Les études en gestion portent presque exclusivement sur cette relation: liens entre la gestion du personnel, le marketing, la stratégie et la maximisation des profits de l'entreprise, etc. La majorité des recherches en gestion ne tente d'analyser l'entreprise qu'en fonction de cet objectif unique (Aktouf, 2002) et peut se résumer, selon Gladwin et Kennelly
3 (1997), par les positions ontologiques décrites dans le paradigme du technocentrisme.

En lien avec les défis du développement durable, le paradoxe gestion/développement demeure entier et relativement peu de chercheurs se penchent sur la relation entre gestion des affaires et développement (flèche 2 dans la figure 1). Cependant, certains auteurs en gestion, comme Henry Mintzberg, s'attaquent à ce paradoxe et proposent une modification du rôle fondamental des organisations en rapport avec le développement de type libéral. «Depuis que les économistes et les actionnaires en ont pris le contrôle [des organisations], elles ont changé de mission. L'efficacité et la rentabilité ont fait oublier leur raison d'être: nous les avons créées pour nous servir. Et voilà qu'aujourd'hui nous travaillons pour les enrichir.
4»

Selon Mintzberg (1999), l'étude de la gestion doit retrouver ce principe fondamental du service aux citoyens. Il constate que la logique du secteur privé traditionnel avec son objectif de maximisation des avoirs des actionnaires prend toute la place dans les modèles de gestion et nous conduit à des aberrations inquiétantes.

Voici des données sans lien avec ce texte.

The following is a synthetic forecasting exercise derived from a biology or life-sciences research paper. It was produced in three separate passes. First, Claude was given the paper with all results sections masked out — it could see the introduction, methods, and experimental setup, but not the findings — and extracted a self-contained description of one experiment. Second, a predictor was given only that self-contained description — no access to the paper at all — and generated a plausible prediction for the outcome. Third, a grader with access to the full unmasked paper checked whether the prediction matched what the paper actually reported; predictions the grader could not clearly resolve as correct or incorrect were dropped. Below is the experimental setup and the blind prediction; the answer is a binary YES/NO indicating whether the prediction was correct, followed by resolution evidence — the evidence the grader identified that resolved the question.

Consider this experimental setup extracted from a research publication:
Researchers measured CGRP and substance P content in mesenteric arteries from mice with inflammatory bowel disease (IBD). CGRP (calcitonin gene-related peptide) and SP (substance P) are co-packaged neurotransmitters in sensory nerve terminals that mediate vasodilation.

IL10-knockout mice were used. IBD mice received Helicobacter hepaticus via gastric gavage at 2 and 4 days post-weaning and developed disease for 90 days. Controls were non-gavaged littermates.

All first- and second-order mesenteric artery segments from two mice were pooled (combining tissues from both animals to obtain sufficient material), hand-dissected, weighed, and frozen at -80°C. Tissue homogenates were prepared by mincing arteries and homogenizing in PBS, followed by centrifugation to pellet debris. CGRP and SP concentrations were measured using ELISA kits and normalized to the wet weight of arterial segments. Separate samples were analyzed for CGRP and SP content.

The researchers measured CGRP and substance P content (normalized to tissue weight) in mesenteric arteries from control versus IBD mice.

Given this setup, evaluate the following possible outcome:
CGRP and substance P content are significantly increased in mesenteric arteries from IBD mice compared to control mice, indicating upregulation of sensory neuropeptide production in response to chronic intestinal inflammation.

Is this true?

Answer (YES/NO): NO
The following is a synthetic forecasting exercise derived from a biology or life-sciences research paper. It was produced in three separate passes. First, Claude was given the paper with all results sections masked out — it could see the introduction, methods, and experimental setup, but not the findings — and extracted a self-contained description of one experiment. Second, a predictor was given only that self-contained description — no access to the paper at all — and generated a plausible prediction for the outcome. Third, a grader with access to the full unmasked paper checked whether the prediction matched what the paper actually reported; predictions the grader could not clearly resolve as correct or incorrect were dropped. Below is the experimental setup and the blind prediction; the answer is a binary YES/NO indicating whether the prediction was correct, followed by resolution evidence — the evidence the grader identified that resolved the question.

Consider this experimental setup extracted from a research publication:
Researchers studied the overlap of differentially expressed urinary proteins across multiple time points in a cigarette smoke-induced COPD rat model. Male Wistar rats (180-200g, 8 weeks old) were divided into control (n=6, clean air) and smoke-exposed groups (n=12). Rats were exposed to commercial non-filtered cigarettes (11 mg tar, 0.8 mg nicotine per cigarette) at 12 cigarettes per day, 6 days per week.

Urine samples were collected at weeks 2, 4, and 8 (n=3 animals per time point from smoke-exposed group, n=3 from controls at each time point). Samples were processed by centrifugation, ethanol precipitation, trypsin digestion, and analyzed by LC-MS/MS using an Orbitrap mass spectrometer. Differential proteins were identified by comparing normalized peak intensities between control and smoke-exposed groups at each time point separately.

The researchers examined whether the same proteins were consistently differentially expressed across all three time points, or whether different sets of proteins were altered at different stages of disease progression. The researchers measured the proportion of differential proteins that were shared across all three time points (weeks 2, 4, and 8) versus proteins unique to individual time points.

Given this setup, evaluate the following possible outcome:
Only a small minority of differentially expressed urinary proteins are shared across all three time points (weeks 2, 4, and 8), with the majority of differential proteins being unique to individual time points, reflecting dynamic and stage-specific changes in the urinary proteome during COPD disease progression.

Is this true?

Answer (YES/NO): YES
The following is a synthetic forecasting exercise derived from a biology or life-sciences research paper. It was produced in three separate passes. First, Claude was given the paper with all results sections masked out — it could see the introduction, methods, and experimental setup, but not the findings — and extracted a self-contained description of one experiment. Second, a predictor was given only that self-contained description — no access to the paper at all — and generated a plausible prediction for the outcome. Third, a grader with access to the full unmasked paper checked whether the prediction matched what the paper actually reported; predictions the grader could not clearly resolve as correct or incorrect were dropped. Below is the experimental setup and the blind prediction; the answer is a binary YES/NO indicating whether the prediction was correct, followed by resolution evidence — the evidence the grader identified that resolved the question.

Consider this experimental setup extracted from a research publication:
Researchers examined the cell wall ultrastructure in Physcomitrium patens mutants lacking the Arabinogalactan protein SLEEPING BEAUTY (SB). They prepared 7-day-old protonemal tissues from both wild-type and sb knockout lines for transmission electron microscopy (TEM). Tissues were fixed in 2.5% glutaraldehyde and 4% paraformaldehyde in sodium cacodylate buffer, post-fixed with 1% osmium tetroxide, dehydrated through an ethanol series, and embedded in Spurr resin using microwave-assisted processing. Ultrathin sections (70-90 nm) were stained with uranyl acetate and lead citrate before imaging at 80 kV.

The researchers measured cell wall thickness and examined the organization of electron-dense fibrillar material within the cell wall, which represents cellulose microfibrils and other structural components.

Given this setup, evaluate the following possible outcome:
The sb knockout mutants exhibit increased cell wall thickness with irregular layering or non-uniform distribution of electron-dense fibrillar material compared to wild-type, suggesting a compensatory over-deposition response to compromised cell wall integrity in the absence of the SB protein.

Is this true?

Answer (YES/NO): NO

Toujours en lien avec les effets des entreprises sur le développement, l'auteur Paul Hawken, fait un constat similaire et définit ce qui apparaît être la problématique contemporaine majeure de la gestion. «Les sociétés commerciales, parce qu'elles constituent l'institution dominante sur cette planète, doivent absolument prendre en compte les problèmes sociaux et environnementaux de l'humanité. Actuellement, tout acte dans notre société industrielle n'aboutit qu'à la dégradation de l'environnement, quelle que soit l'intention, il nous faut concevoir un système où l'inverse sera vrai, où faire le bien tombera sous le sens, où les actes quotidiens de la vie et du travail s'accumuleront pour faire un monde meilleur, tout naturellement et non pas grâce à un altruisme conscient. […] La question qui se pose est: peut-on créer des entreprises rentables, qui se développent sans détruire, directement ou indirectement, le monde autour d'elles?5»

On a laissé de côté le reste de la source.